We don’t want them here but we do want to go and live there … hmmmmm!!! pic.twitter.com/On7VAHDz63— Sony Kapoor (@SonyKapoor) February 24, 2016
The latest official figures report roughly 5,600 Brits living in Berlin – although the real number is likely higher as some British migrants do not bother with German registration procedures.
“This is an important issue for the individuals,” Jon Worth told the crowd. “What does it mean for us [if Britain votes to leave the European Union]?
“Do you [in Berlin] want to persuade friends back home to vote one way or another? Or is it about getting German citizenship as your alternative – maybe Berlin matters more to you than returning back to the UK?”
Four months to decide
With a referendum now set for June 23, there are four months for the “Leave” and “Remain” camps back home to make their cases.
And the battle lines are already drawn, Guardian journalist Oltermann explained, with Outers convinced that a deal struck by David Cameron at marathon negotiations two weeks ago is meaningless, while In campaigners say it fundamentally changes Britain's status in the Union.
Roughly 40 percent are firmly for each side and the remainder undecided, leaving the race just as close as the vote on Scottish independence in 2014.
Graphic: Financial Times
That's why Brian Melican - who recently obtained German citizenship - was on hand to walk other potential Germans through the process.
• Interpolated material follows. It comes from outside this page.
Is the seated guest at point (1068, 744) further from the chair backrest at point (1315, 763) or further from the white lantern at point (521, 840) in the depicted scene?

“I'm not much of a risk-taker – I live in Germany,” Melican told the crowd to a burst of laughter.
“Germans like to know what's going to happen in the future and I'm very German in that regard, so when this whole thing kicked off – for me the Conservative government being voted in meant that on the horizon there was a possibility Britain might not be in the EU.”
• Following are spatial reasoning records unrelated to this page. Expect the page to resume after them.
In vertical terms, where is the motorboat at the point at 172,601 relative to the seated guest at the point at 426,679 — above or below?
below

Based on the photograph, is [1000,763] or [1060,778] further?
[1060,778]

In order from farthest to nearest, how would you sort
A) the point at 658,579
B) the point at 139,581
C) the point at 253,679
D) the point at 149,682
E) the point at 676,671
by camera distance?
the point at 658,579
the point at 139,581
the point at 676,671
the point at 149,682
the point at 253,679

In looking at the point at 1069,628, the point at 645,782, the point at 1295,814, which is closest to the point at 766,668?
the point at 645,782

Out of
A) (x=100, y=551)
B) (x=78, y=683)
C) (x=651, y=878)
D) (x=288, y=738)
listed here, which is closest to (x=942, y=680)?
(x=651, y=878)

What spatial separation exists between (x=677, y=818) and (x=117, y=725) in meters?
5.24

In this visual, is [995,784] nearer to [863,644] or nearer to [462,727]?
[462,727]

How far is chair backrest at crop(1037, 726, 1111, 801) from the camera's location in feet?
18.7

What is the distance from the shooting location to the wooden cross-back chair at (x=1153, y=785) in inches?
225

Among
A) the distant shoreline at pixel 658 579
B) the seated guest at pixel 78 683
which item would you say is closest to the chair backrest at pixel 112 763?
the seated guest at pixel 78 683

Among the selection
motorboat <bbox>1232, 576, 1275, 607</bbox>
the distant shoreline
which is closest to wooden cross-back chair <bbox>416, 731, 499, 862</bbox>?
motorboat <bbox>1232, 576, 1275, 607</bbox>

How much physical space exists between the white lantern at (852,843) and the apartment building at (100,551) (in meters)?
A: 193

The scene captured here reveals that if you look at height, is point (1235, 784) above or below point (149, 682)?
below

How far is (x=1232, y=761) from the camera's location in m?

Berlin Brits fear for future
Many of the people in the audience told The Local that they were concerned about what Brexit might mean for them.
“I'm increasingly anxious,” Mancunian journalist Sophie Atkinson, 27, said. “I wanted to see in the worst-case scenario what my options are,” such as taking German citizenship.
“I worry that Britain will leave,” said Emily Wright, a 32-year-old student from Birmingham.
“I thought initially it's quite good that we're having the debate, because it's been festering so long. It would be great if we resoundingly voted to stay in, but that's clearly not going to be the case.”
“Having not just lived in Germany but also for a while in Spain and in Poland, there are so many benefits of being in the EU,” said Bedford native Melissa James, 25.
“Personally I've benefited and I don't really see the disadvantages.”
Plenty of people present were readying themselves to follow Melican's route of taking German citizenship.
That's an option for those who've lived in Germany for more than eight years – or more than six if they can demonstrate “special integration achievements”, like mastering the German language or doing voluntary work.
Those who have married a German citizen only need to demonstrate that they've lived in the country for three years.
“I've lived here for seven and a half years, so I'm quite far along for the citizenship application. I'd like the security,” said translator Ian Farrell, 29.
“No-one knows what's going to happen with the EU if we vote to leave, and I don't trust the British public to understand the situation properly – everyone just follows the media frenzy.”
Please don't go
The Local asked all our interviewees what their message would be for people back home.
“I wouldn't like to tell anybody how to vote. Try looking beyond what the mainstream media is telling you, try looking at what the EU actually does – the UK media just reports the negative,” translator Farrell said.
“We are quite grateful for the position we're in as British citizens and citizens of Europe,” said Rohit Kakar, 27, a human resources controller at German energy giant Eon.
“[Leaving] would be a selfish decision by the UK, there are plenty more problems out there.”
so many brits in berlin. europe works. already proven. #BERbritsbrexit— Alexander Wragge (@Alexanderwragge) February 24, 2016
“Europe isn't perfect, it has a lot of issues and it's going through a difficult time right now,” Emily Wright said.
“But we have to look at the long-term perspective. There are so many issues these days – the environment, climate change, immigration – maybe geographically Britain is an island but politically it's not.
“It's better to be in the EU, to co-operate with our neighbours and find common solutions that benefit everyone.”